* [Questions on the material]:
[1] In the passage about the civil justice and economics conference, which organization presented the conference in partnership with the Canadian Forum on Civil Justice?
[2] Write the next part of the post on the civil justice and economics conference, starting after its last sentence.

--- Passage for review Enclosed Below ---

Thursday, December 8, 2016

A couple months ago, I had the privilege of attending a conference centered on the theme of Civil Justice and Economics. This conference, presented by the Canadian Institute for the Administration of Justice (CIAJ) in partnership with the Canadian Forum on Civil Justice (CFCJ), featured presentations by a number of prominent researchers, academics, judges, legal practitioners, and government and non-profit stakeholders, all devoted to the common goal of improving the economic efficiency and accessibility of our civil justice system. While the Canadian justice system has been touted internationally as fundamentally fair, rule abiding, and open, it has received mediocre rankings on scales of efficiency and accessibility, particularly in the realm of civil justice.[1] This is no secret when considering the extent to which some of the highest members of our judiciary have bemoaned the current state of access to justice in Canada.[2] As a leader among nations, Canada is a country that has the capacity to do better and must do better.

--- End of Enclosed Passage for review ---
--- Records shown Enclosed Below ---

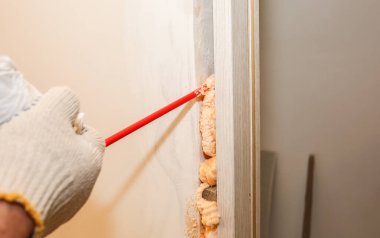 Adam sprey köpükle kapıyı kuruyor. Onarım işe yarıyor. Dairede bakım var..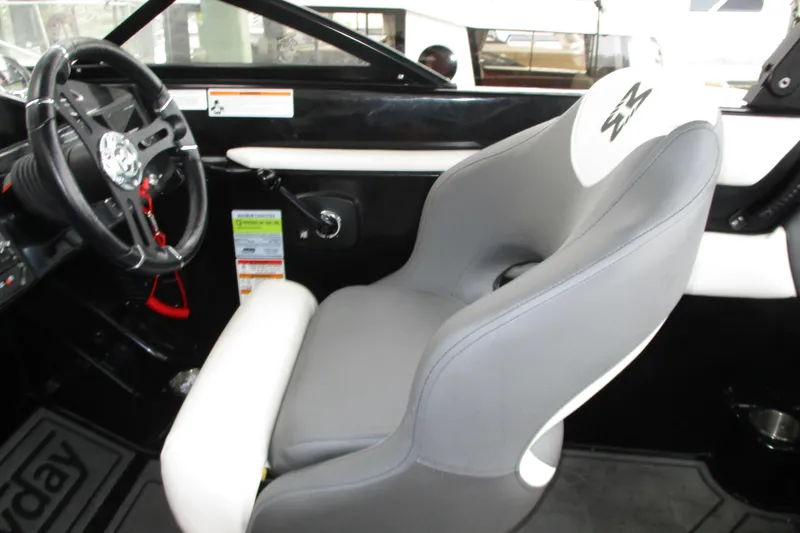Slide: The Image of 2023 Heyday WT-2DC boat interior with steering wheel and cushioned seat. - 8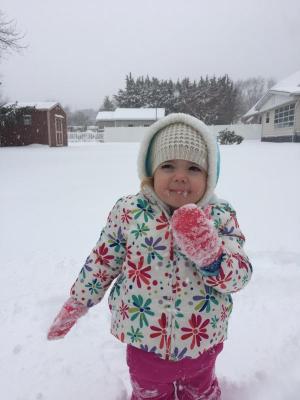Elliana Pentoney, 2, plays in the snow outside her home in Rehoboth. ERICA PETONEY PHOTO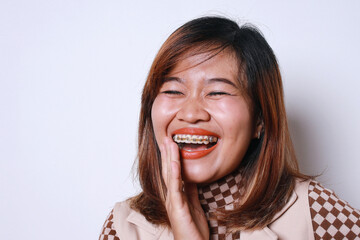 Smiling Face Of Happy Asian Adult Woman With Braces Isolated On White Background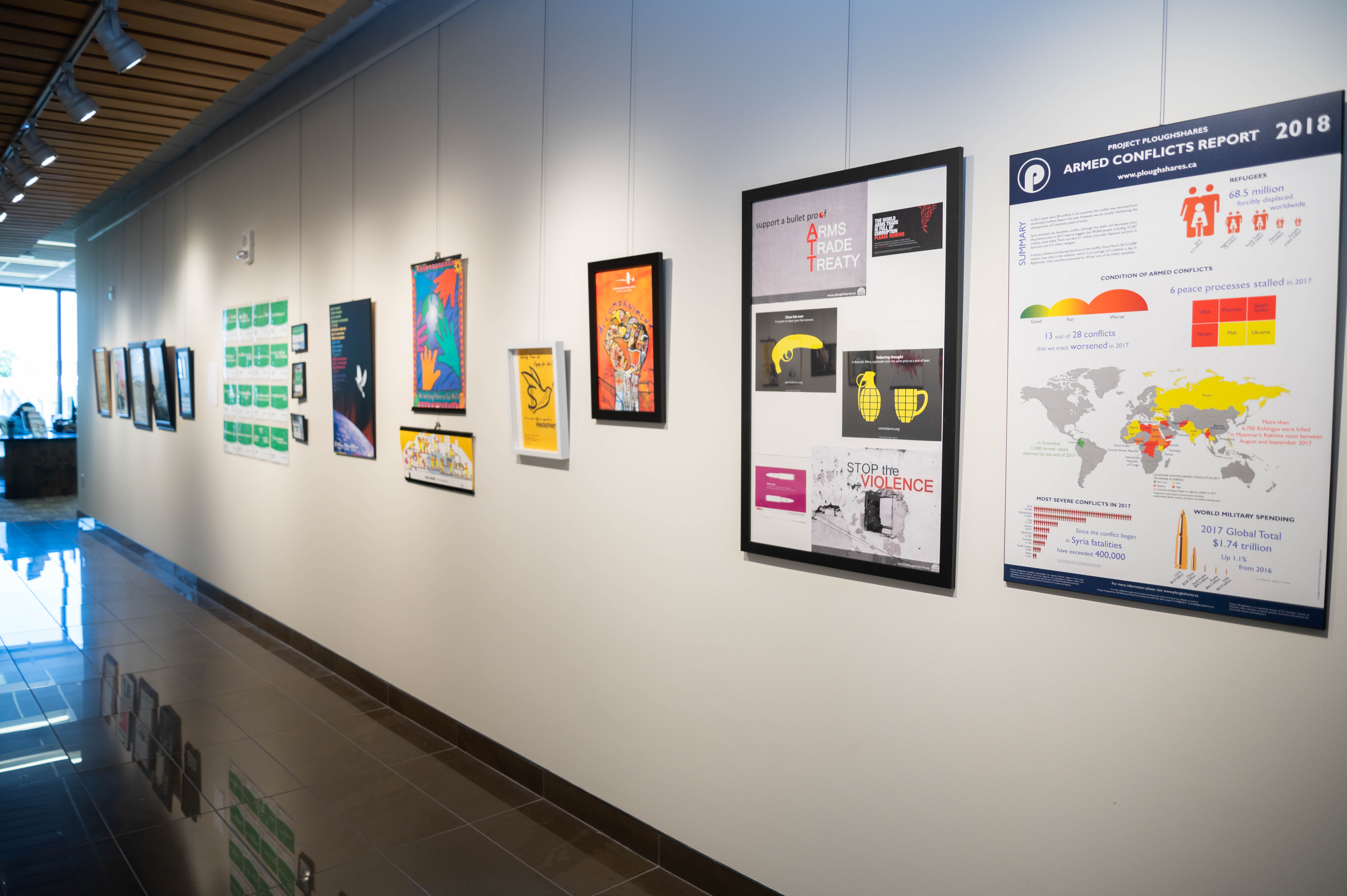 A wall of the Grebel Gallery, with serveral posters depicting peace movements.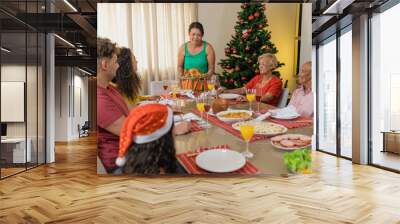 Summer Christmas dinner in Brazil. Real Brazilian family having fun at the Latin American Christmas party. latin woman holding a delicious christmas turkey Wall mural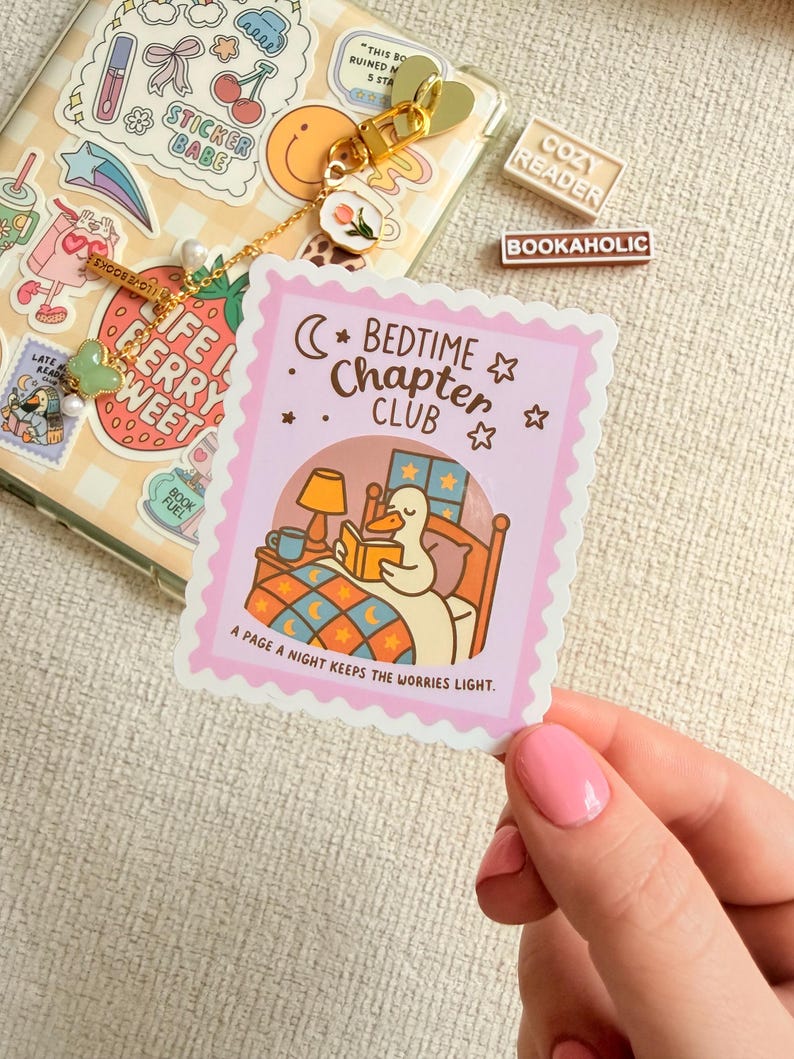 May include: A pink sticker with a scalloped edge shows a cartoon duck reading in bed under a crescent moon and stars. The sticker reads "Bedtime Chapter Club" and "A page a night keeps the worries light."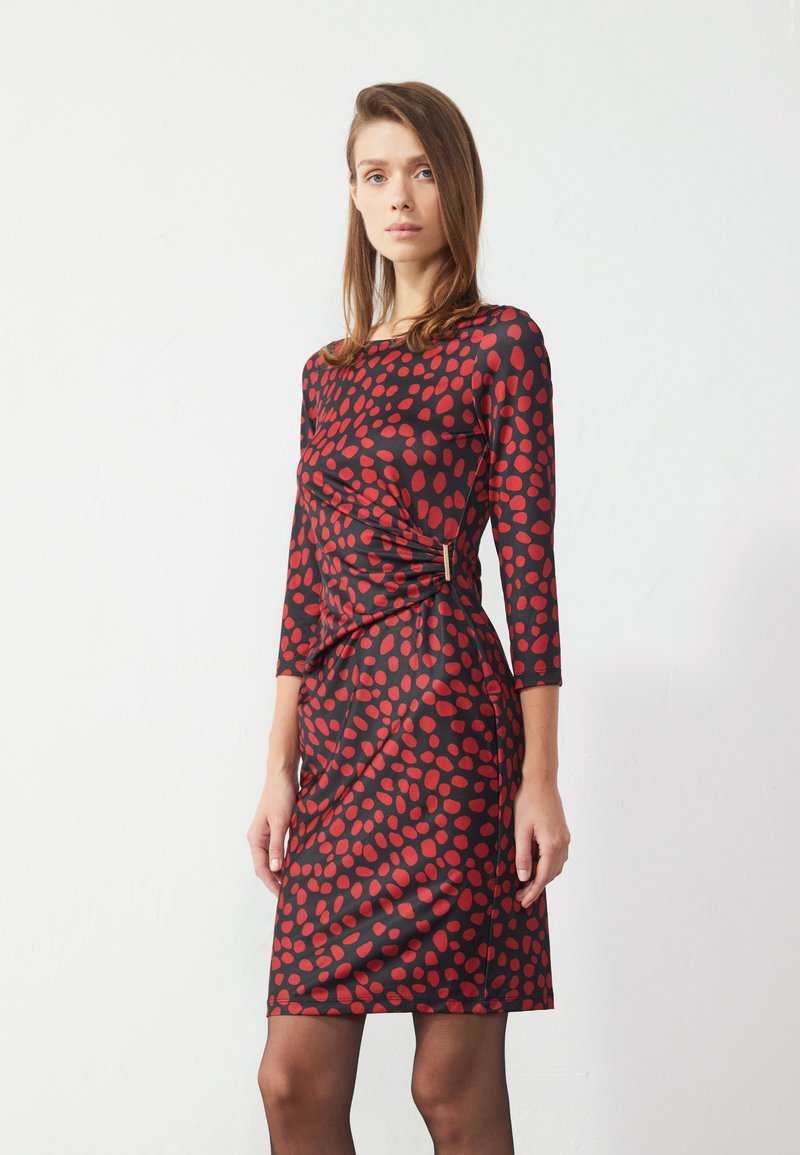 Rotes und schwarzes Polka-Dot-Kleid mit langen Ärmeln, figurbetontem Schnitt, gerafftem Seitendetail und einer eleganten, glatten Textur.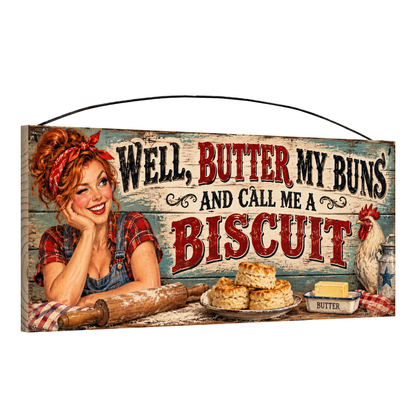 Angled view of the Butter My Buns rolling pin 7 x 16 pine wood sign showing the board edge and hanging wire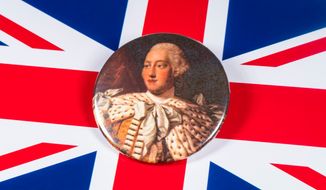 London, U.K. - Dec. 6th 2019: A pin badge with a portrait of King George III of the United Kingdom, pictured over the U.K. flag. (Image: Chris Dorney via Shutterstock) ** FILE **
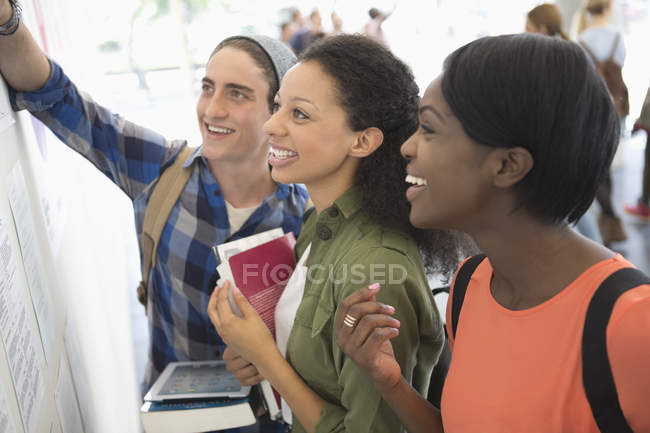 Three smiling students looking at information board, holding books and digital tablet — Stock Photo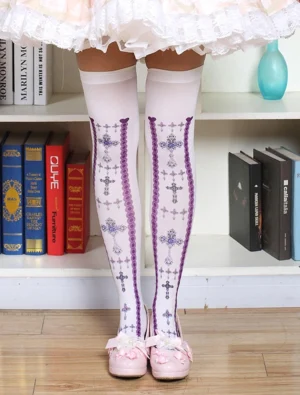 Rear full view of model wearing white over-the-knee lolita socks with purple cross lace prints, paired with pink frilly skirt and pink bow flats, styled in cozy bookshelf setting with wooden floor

--- End of Enclosed Records shown ---

* [Results for the exercise]:
[1] The Canadian Institute for the Administration of Justice (CIAJ).

[2]
While there is still a tremendous amount of work to be done, the CIAJ/CFCJ conference offered a reassuring glimpse into some new developments that are helping pave the way for increased accessibility and efficiency. Chair of the Civil Resolution Tribunal (CRT), Shannon Salter, for example, spoke about the work that the CRT has been doing in leveraging technology to create Canada’s first fully integrated online tribunal. The CRT has jurisdiction over strata property disputes in British Columbia, and uses a solution explorer that enables users to resolve their disputes from the convenience of their own homes. Speaking to a different development, 2016 Gonthier Fellowship recipients Heather Heavin and Michaela Keet presented the results of their research project, which proposes using legal analytics to enhance the capacity of counsel to provide litigants with competent advice at an early stage in the litigation process. By using hard data to inform a particular action’s prospects of success, Heavin and Keet’s methodological approach allows lawyers to be more accountable to clients, and allows clients to make better informed decisions about settling versus litigating.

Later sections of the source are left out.